Like most Connecticut residents, I watched with a mixture of fascination and horror the trial of Steven J. Hayes. Hayes is one of two defendants accused of the particularly gruesome home invasion murders in July, 2007 in suburban Cheshire, Connecticut. Hayes has been found guilty; the jury has sentenced Hayes to receive the death penalty.

Like everyone who followed this trial, I have both admired and sympathized with Dr. William Petit, Jr. whose wife and two daughters were brutalized and killed by Hayes. Unsurprisingly, Dr. Petit wanted the death penalty in this case as would I had I been in Dr. Petit‘s position. So compelling have been the facts exposed at Hayes’ trial that many normally outspoken opponents of the death penalty have remained silent as the jury assigned that penalty to Hayes for his truly evil crimes.

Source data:
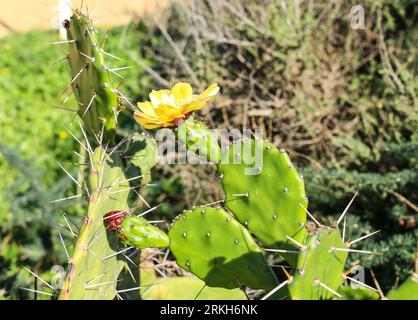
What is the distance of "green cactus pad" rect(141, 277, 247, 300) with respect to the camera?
7.41ft

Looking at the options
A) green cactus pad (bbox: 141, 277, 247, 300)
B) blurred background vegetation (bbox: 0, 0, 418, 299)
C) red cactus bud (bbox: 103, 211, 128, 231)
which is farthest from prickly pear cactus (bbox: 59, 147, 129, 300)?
blurred background vegetation (bbox: 0, 0, 418, 299)

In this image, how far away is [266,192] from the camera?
5.76 feet

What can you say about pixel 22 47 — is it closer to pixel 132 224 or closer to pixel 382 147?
pixel 382 147

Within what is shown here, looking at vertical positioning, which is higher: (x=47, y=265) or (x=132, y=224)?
(x=132, y=224)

▸ WRITTEN EXERCISE A
According to the passage on the Hayes trial, in what month and year did the Cheshire home invasion murders take place?
▸ WRITTEN EXERCISE B
In the passage on the Hayes trial, why have many normally outspoken opponents of the death penalty stayed silent?
▸ WRITTEN EXERCISE C
Continue the passage on the Hayes trial from the point where it stops.
The listing comes from a separate source unrelated to the text above.

▸ OUTPUT A
July 2007.

▸ OUTPUT B
They have stayed silent because the facts exposed at Hayes' trial were so compelling. The jury assigned the death penalty to Hayes for crimes the author calls truly evil.

▸ OUTPUT C
During the Hayes trial, I also spent much time thinking about Ricardo Beamon. Mr. Beamon too was killed in July, 2007 in Connecticut. Mr. Beamon had led a troubled inner-city life which he had turned around by founding, in the words of the New Haven Register, a “high-end urban clothing” store. Mr. Beamon, who left a two year old daughter, was killed in a robbery. In a plea agreement, Mr. Beamon’s murderer agreed to a twenty year prison sentence. Mr. Beamon’s murder has occasioned relatively little public attention.

Undoubtedly, distinctions can be drawn between these two cases. However, the similarities are great as well. Both the members of the Petit family and Mr. Beamon are gone, leaving their respective loved ones to grieve for their undeserved losses.

In this context, I have been thinking as well of my nephew Brandon who was killed last summer by a negligent car driver. I am angry about the loss inflicted on us. If I could, I would like to take matters into my own hands. Instead, he will receive a prison sentence and then resume his life. Our loss is no less because the individual who killed Brandon acted negligently, rather than intentionally.

Under these circumstances, I cannot say that we inflict the ultimate penalty of death in a principled fashion.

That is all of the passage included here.